# Florida Bee College Master Beekeeper St. Augustine Florida Whitney Lab



## AmericasBeekeeper (Jan 24, 2010)

We have a packed schedule with over 50 courses, boasting 60% new material from previous years. This year we are hosting Dr. Wyatt Mangum, of top-bar fame, Randy Oliver of www.Scientificbeekeeping.com , Dr.’s Niko and Gudrun Koeniger of Germany (famed for Asian honey bee discoveries), Michael Young, world-renowned honey judge, HBREL researchers, Florida State Apiary Inspectors and many more. 

We’ve taken your past comments seriously and have made some amendments to our programming; we have a new, top-of-the-line caterer, we’ve rented a bigger tent, we’ve shortened the time between the banquet dinner and the awards ceremony and we’re ending the evening just a bit earlier. I’ve reserved blocks of rooms at various hotels in the area and have them posted on the website: http://entnemdept.ufl.edu/honeybee/extension/bee_college.shtml for a discounted rate. We have twice the amount of workshops and consolidated them to the afternoon, we have a Q &A session with Florida Apiary Inspector panel and have more diversity in our vendors (remember there is only a small space for vending). If you asked for a class, we tried to put it on the schedule, I hope you all are pleased! We are also re-defining our honey show with new classes and corresponding new rules and regulations. We are primed to be the one of the best shows in the county, don’t be shy, enter your hard work this year! Read rules here: http://entnemdept.ufl.edu/honeybee/extension/Welsh Honey Judging.shtml 

Here are the links to our website for more information: http://entnemdept.ufl.edu/honeybee/extension/bee_college.shtml 
and the registration page for ticket purchasing: http://beecollege.eventbrite.com/ 

If you have programming questions please email me (Jeanette) at [email protected]
If you have registration questions please email Glinda at [email protected] 
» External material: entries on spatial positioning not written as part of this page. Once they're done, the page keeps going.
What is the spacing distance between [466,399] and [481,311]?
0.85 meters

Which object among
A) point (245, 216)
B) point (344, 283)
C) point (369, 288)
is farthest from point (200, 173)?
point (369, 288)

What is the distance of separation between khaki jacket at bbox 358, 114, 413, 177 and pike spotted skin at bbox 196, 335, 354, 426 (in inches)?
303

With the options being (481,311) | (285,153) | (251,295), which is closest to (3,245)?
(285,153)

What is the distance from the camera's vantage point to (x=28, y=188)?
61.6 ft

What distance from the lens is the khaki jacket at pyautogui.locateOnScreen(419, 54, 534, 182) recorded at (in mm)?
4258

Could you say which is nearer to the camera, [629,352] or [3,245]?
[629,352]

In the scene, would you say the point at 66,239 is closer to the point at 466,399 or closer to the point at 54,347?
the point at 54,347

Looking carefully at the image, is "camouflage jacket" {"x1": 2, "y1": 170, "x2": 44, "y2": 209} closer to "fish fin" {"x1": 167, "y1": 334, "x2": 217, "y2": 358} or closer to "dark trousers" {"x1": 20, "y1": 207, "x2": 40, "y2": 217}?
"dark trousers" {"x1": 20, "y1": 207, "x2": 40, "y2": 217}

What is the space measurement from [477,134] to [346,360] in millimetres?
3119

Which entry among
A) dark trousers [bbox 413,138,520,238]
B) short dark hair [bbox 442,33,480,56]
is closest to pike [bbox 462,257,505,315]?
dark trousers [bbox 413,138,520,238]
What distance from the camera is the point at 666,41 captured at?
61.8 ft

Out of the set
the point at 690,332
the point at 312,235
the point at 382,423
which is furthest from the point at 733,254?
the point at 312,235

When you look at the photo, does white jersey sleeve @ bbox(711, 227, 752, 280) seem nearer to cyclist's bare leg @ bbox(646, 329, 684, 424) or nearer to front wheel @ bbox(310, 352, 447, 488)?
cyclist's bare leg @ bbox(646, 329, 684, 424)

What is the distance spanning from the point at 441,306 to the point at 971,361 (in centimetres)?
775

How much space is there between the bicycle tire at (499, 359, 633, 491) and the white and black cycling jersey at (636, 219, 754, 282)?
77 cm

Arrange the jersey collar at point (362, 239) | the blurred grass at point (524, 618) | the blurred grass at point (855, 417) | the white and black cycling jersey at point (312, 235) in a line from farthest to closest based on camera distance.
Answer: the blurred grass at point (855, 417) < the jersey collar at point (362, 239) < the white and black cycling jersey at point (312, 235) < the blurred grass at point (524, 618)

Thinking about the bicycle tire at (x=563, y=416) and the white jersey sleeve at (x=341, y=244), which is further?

If you’ve been beekeeping for over a year now and are ready to join our Master Beekeeper Program (a 5year beekeeper training and education program), it is being held on Thursday March 7th (the day before bee college). You can find more information about the MBP here: http://entnemdept.ufl.edu/honeybee/extension/master_beekeeper.shtml 
and registration for the event here: http://springmasterbeekeeperprogram.eventbrite.com/


----------



## AmericasBeekeeper (Jan 24, 2010)

a few pictures from the Florida Bee College
https://www.dropbox.com/sh/u0wyleovcop70lr/KZBHI574X2


----------



## winevines (Apr 7, 2007)

Thanks for sharing. what a great event it was!


----------